-- Begin --

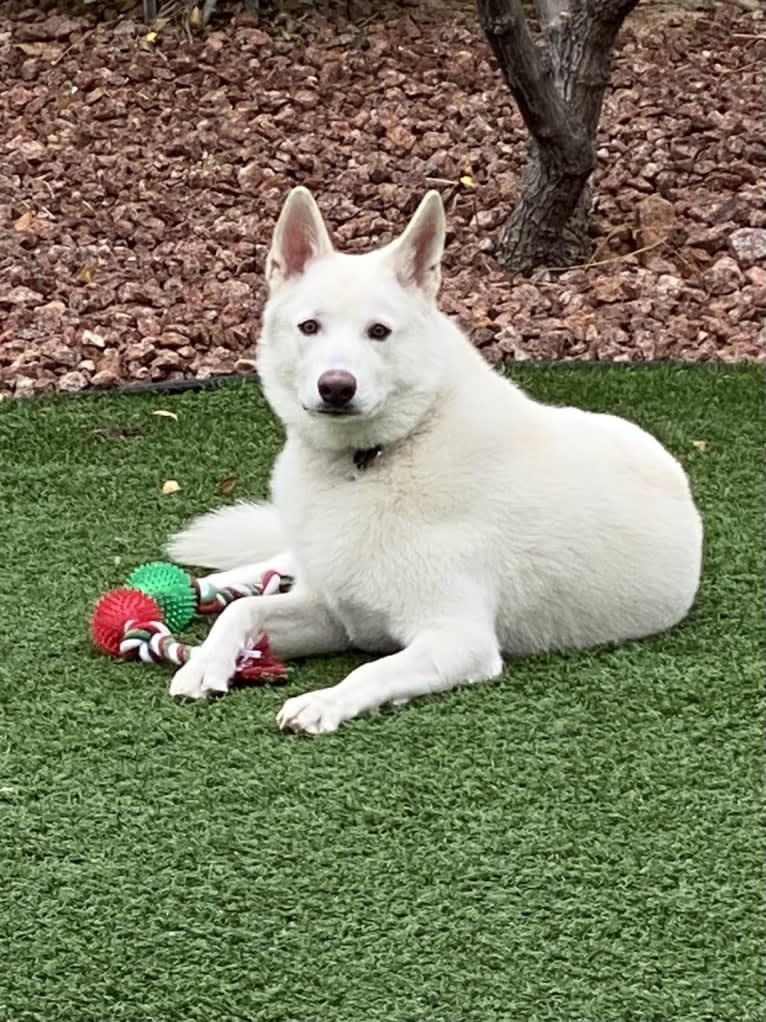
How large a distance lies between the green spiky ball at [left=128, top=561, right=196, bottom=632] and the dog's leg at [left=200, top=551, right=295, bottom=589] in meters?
0.09

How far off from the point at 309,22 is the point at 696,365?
13.4ft

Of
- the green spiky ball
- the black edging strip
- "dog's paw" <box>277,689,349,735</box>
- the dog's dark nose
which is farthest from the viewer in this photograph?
the black edging strip

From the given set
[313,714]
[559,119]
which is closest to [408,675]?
[313,714]

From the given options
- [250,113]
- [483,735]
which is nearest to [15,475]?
[483,735]

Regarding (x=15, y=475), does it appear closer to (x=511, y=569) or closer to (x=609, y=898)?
(x=511, y=569)

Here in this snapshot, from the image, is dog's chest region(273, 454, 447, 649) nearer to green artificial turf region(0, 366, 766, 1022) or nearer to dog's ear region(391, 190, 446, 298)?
green artificial turf region(0, 366, 766, 1022)

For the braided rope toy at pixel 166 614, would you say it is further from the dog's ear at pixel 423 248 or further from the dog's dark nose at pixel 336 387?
the dog's ear at pixel 423 248

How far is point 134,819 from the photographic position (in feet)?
10.8

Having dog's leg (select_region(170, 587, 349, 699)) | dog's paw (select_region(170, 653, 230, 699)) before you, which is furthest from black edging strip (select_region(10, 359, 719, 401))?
dog's paw (select_region(170, 653, 230, 699))

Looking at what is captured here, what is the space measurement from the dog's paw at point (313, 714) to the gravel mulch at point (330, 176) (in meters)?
3.11

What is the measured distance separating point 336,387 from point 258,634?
0.65m

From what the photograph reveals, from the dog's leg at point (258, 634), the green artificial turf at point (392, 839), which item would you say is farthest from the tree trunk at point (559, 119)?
the dog's leg at point (258, 634)

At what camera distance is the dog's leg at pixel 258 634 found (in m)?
3.90

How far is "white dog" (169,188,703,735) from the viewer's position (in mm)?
3938
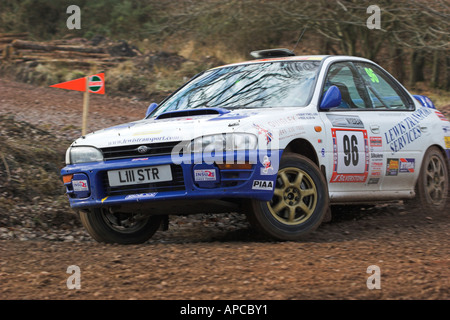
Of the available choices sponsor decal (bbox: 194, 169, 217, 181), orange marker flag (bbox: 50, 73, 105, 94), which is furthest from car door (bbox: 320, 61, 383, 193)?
orange marker flag (bbox: 50, 73, 105, 94)

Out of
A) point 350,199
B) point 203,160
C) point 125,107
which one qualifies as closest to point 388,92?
point 350,199

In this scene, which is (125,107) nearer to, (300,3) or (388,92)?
(300,3)

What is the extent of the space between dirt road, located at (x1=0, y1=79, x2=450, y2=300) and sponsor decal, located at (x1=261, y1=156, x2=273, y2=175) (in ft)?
1.84

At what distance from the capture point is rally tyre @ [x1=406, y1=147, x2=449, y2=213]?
7.82 metres

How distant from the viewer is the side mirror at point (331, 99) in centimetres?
652

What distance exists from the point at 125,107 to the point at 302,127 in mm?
10443

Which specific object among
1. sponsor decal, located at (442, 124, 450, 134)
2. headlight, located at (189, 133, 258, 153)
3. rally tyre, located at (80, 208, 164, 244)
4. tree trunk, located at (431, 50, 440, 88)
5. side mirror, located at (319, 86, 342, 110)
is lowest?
rally tyre, located at (80, 208, 164, 244)

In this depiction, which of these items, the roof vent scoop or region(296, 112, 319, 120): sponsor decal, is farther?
the roof vent scoop

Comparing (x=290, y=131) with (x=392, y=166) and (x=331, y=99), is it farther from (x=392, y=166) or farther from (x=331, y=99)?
(x=392, y=166)

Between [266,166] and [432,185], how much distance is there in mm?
3024

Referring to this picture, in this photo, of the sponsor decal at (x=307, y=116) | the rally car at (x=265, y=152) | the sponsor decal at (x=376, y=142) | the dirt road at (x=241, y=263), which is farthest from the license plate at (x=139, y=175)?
the sponsor decal at (x=376, y=142)

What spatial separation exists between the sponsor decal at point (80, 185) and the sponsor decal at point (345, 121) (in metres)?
2.19

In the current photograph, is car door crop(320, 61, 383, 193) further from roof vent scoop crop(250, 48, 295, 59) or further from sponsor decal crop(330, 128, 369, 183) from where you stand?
roof vent scoop crop(250, 48, 295, 59)

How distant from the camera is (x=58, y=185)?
360 inches
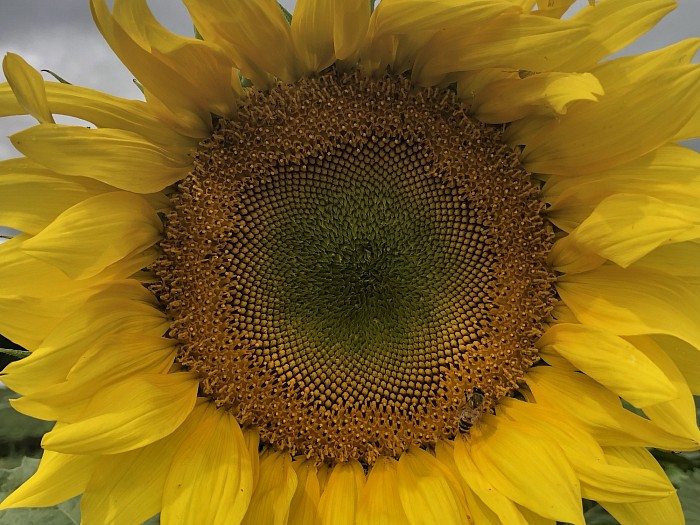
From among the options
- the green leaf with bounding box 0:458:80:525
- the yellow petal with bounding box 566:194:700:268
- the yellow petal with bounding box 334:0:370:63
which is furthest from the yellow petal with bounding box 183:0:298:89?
the green leaf with bounding box 0:458:80:525

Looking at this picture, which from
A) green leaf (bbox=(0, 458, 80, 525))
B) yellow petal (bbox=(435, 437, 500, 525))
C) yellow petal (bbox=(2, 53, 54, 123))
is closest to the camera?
yellow petal (bbox=(2, 53, 54, 123))

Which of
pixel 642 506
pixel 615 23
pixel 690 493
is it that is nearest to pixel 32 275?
pixel 615 23

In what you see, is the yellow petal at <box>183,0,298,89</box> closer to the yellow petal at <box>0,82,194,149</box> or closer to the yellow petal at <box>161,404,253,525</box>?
the yellow petal at <box>0,82,194,149</box>

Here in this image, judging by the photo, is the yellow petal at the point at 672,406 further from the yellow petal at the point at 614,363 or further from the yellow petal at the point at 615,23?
the yellow petal at the point at 615,23

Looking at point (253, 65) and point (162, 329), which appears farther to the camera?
point (162, 329)

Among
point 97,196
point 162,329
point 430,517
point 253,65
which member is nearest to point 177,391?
point 162,329

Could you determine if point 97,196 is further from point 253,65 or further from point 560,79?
point 560,79
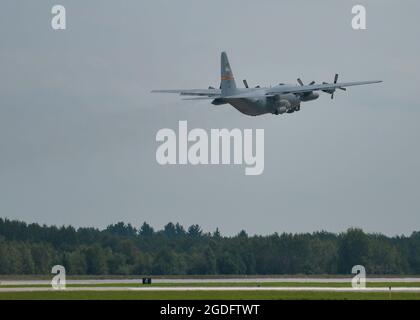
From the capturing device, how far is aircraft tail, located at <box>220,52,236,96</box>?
134 m

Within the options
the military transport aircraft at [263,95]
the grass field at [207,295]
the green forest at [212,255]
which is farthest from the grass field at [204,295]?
the green forest at [212,255]

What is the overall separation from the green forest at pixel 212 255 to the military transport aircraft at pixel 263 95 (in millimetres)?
35025

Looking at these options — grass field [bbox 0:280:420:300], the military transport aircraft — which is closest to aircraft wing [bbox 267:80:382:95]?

-- End --

Copy the stretch of entries from the line containing "Within the options" through the end of the entries, swapping "grass field" for "lawn" and leaving everything else unchanged.

Within the options
the military transport aircraft at [263,95]
the lawn at [207,295]
the green forest at [212,255]
which is farthest from the lawn at [204,295]?
the green forest at [212,255]

What is the overall separation from the green forest at pixel 212 255 to the military transport aircraft at pixel 263 95 (in millimetres)?
35025

Looking at these options — lawn [bbox 0:280:420:300], the military transport aircraft — which is closest to aircraft wing [bbox 267:80:382:95]?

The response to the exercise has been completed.